WHAT IS NEEDED:
For each record that follows, restate the text exactly and drop the pictures.

SUPPLIED MATERIAL:
------

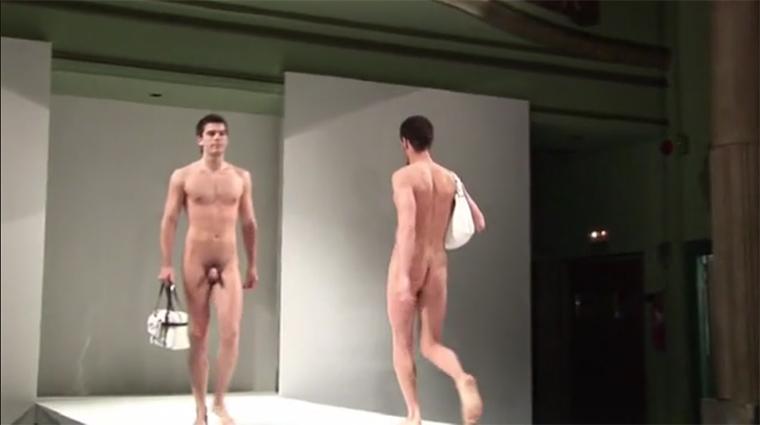 Naked Runway Models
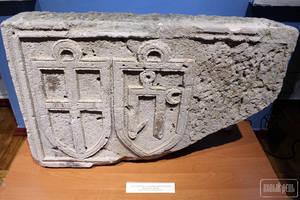 Крым эпохи Золотой Орды представили на выставке в Центральном музее Тавриды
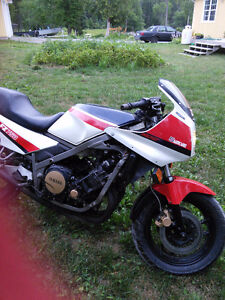Fz 750 New Amp Used Motorcycles For Sale In Ontario From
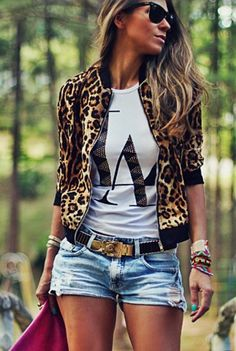 Top 10 Main & famous Winter Fashion Trends Outfit Styles includes the latest winter dressing ideas & fashion that include Mode Outfits, Short Outfits, Summer Outfits, Casual Outfits, Fashion Outfits, Womens Fashion, Ladies Fashion, Fashion Boots, Look Fashion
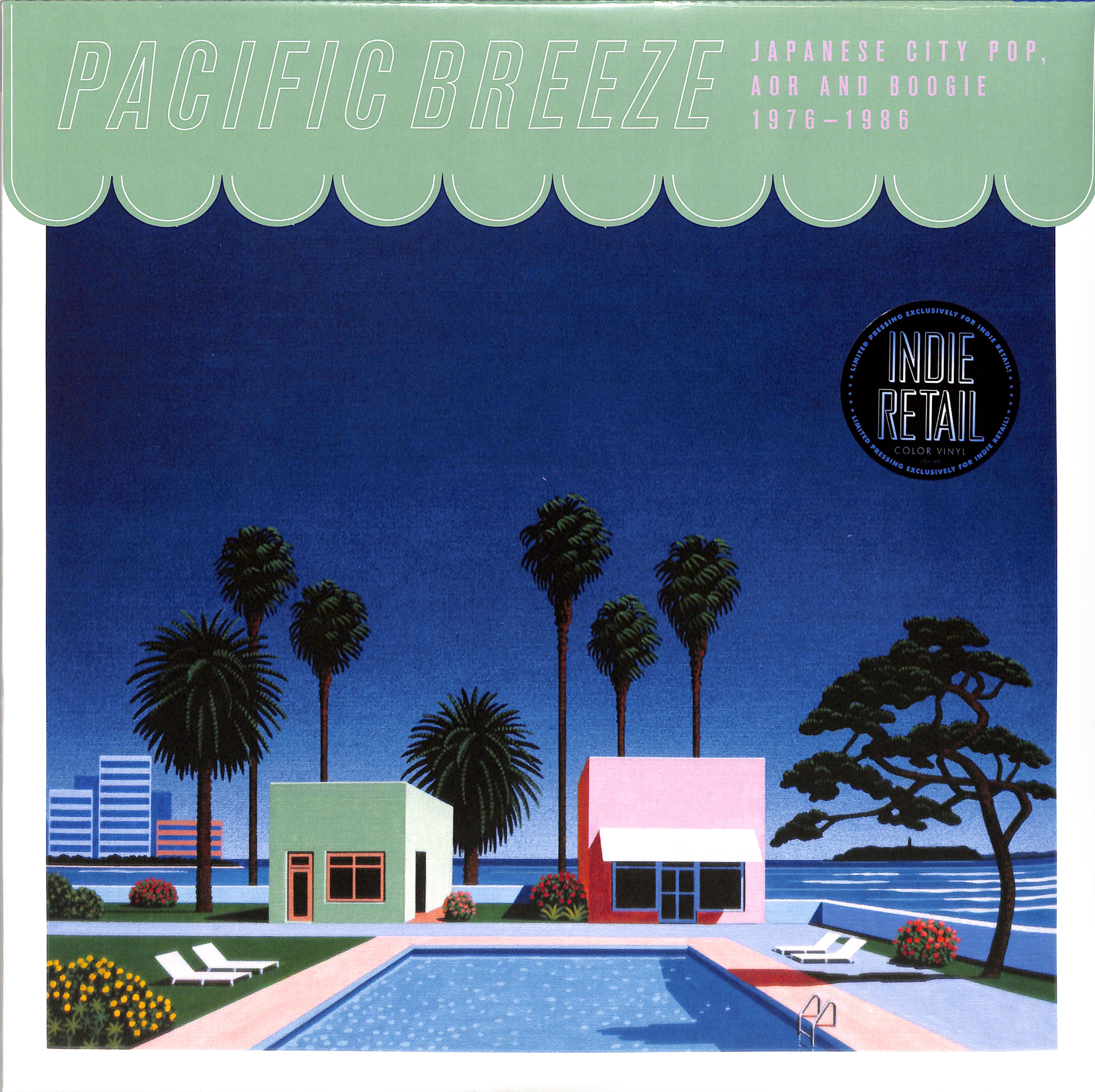Various Artists - PACIFIC BREEZE: JAPANESE CITY POP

------

PROBLEM SOLUTION:
 Naked Runway Models
 Крым эпохи Золотой Орды представили на выставке в Центральном музее Тавриды
Fz 750 New Amp Used Motorcycles For Sale In Ontario From
 Top 10 Main & famous Winter Fashion Trends Outfit Styles includes the latest winter dressing ideas & fashion that include Mode Outfits, Short Outfits, Summer Outfits, Casual Outfits, Fashion Outfits, Womens Fashion, Ladies Fashion, Fashion Boots, Look Fashion
Various Artists - PACIFIC BREEZE: JAPANESE CITY POP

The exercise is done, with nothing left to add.